Friday, 27 February 2015 14:24

A body representing South African students yesterday called on the Ministry of Basic Education to include the Palestinian struggle against the Israeli occupation in the school curriculum as an example of the “anti-colonial struggle”, the Anadolu Agency reported.

President of the Congress of South African Students (COSAS), Sandra Baloyi told reporters at the headquarters of the ruling African National Congress Party that “COSAS has received a positive response from the Department of Basic Education and will be officially meeting with the Ministry of Basic Education next week.”

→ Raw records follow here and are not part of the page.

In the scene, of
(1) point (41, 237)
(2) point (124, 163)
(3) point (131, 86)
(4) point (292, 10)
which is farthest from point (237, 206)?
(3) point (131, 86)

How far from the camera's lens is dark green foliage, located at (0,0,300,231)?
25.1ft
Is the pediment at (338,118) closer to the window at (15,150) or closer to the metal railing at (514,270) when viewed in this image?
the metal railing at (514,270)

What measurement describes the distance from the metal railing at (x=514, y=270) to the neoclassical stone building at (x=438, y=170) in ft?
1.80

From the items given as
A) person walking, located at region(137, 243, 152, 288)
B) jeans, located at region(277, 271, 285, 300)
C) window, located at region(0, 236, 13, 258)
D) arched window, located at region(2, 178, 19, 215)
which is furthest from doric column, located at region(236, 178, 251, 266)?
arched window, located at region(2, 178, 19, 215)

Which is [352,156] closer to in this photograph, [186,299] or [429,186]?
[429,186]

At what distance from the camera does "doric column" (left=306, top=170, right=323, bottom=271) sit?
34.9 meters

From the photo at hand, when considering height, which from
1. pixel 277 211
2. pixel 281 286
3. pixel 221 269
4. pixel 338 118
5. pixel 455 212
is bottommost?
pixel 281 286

Baloyi pointed out that during their meeting with the minister they will discuss a number of issue which include the compulsory inclusion of the Palestinian struggle against Israel into the school curriculum as an anti-colonial struggle.

"In particular, the comparison between South African apartheid and Israeli apartheid to be explained within the curriculum," Baloyi stressed.

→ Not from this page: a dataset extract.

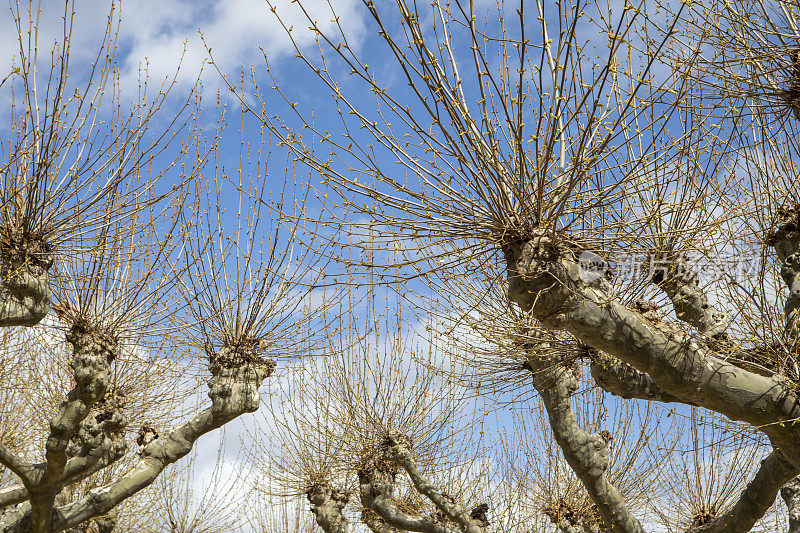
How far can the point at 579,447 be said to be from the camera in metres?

COSAS also plans to demand the Ministry of Basic Education to send a student delegation to Palestinian schools to meet with their Palestinian counterparts to learn about their suffering.

COSAS Gauteng provincial secretary, Khulekani Skosana said: “We feel we cannot be South African students who are not feeling the pain of other students in the world.”

"We refuse to accept tainted money from Israeli organisations, the Israeli government and other entities sympathetic to the Israeli government," he said.

COSAS urged the Department of Basic Education to ban such funding.